Lego is not the first thing product owners would think of when looking for a model onboarding process. But they should. At least that is Cristiano Betta’s theory over at his blog, who will tell you the lessons you can learn for your API from the Lego onboarding experience.
The first thing Lego does right starts with the box. Lego knows that its users are little kids who might not know much about Lego, might not initially be very inspired to spend hours building something and might have no idea to how to get started. That’s why on every box they show you not only the finished product, but what the parts are made of and some basic assembly steps. This does several things: it inspires you to build and it gives you a little handholding to make sure you have the confidence to get started.
This is something too often API developers forget about. Many API clients are going to know nothing about your product or even the industry of which it’s a part. They probably won’t have your depth of technical experience. You need to give them the information and confidence to get started as well as providing them with motivation so they can build new things with your API that maybe you never even thought of.

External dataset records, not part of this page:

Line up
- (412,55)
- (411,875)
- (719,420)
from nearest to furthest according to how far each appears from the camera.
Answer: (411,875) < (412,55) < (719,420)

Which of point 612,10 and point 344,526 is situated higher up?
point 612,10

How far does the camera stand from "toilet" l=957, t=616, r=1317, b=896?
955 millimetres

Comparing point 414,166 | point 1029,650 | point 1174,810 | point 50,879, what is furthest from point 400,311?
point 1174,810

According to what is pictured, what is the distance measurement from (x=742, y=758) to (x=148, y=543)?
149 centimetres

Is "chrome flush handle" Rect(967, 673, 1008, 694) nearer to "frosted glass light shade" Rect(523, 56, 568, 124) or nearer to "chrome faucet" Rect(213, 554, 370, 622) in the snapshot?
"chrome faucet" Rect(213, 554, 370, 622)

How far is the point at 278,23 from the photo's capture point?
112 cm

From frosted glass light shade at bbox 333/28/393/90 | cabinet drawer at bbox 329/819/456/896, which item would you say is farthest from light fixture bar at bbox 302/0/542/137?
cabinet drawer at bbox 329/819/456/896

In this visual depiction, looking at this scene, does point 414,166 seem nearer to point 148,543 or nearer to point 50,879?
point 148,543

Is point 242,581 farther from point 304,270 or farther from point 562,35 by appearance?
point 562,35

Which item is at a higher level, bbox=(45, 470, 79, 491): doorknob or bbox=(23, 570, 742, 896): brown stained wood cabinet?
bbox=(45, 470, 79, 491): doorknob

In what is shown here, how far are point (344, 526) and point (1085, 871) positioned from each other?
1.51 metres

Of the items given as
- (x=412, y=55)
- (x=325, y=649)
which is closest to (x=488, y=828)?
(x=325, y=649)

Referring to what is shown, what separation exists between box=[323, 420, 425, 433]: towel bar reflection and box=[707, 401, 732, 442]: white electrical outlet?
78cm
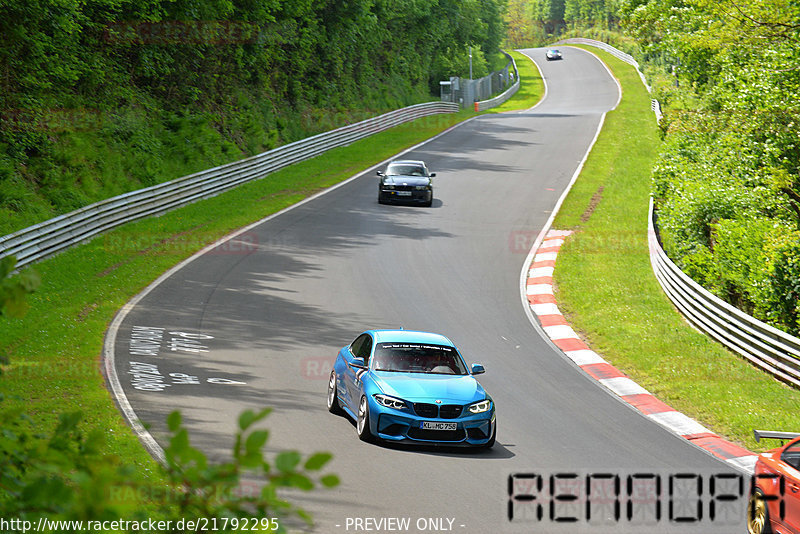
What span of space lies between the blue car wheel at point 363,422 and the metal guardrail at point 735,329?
7.85 metres

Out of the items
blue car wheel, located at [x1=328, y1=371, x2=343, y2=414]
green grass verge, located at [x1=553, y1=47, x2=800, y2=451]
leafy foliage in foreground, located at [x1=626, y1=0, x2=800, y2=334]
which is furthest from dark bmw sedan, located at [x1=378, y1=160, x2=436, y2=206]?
blue car wheel, located at [x1=328, y1=371, x2=343, y2=414]

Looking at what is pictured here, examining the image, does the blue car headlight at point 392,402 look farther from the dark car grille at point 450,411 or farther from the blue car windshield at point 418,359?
the blue car windshield at point 418,359

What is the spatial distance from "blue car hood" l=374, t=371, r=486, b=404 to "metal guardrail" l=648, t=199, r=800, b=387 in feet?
21.0

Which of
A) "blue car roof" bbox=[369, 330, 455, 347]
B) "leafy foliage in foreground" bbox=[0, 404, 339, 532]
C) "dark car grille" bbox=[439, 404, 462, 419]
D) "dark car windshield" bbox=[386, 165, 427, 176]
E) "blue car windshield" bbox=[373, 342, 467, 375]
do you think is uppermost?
"leafy foliage in foreground" bbox=[0, 404, 339, 532]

The first thing you need to do is therefore inspire developers, to make them think you’re going to solve their problem. Cristiano gives Pusher as an example of an API product that gets this right. On its site, it has a demo that shows you in a few seconds, without boring you with technical details, how you can push an event to any browser with their product. Pusher gives even very inexperienced devs the feeling they can do what they want with its products by simply steering clear of jargon like websockets and using video and imagery where possible.
Once you’ve inspired people enough to give your product a shot, you need to make getting started a piece of cake. Here again is where Lego shines. Its instruction manual is a great Get Started guide. It shows customers how to go from zero to hero in a few pages with no text and no technical explanations; just little baby steps that help them to reflect and repeat if there’s a mismatch between what they did and what’s in the guide.
Its guides show you how to do things like create structurally sound objects according to patterns you’ll find in architecture and engineering without ever resorting to jargon.
In terms of your API, getting started means helping a developer make their first API calls and then their first product. For this, your API needs to be forgiving like a Lego set. That is, you can let the user try something, make a mistake and then learn from their mistake, take a step back and then go on. This lets people try satisficing, a process which involves trying the first thing you think might help and then tracking back to the last known step that was correct if it doesn’t work.
In an API or SDK, you can do this by adding detailed error messaging for every important API call. You need to signal to the developer what mistake they made. This is especially important when you have two function calls that could easily be confused, like two lego pieces. Ideally, though, as a product owner, you’d remove any ambiguity and make sure calls were different enough that someone couldn’t confuse them.
The last lesson, and one easy to forget, is to keep in mind that your tool can have many different uses, not just the ones you expect. Lego embraces this idea by offering a product, Digital Designer Virtual Building Software, where you can share new ideas for Lego products. If your product receives more than 10,000 upvotes, Lego will turn it into an official boxed product and release it to the market. You then get named a Master Builder.
This is something else that API creators too often forget. Congratulating people on building something new. Cristiano built an app for Alexa, and after a bad onboarding experience he eventually got his app accepted. Did he receive any thanks or acknowledgement for his hard work? Nope.
Cristiano concludes by emphasizing that if you want developers to succeed on your platform, make sure you acknowledge their efforts and celebrate success.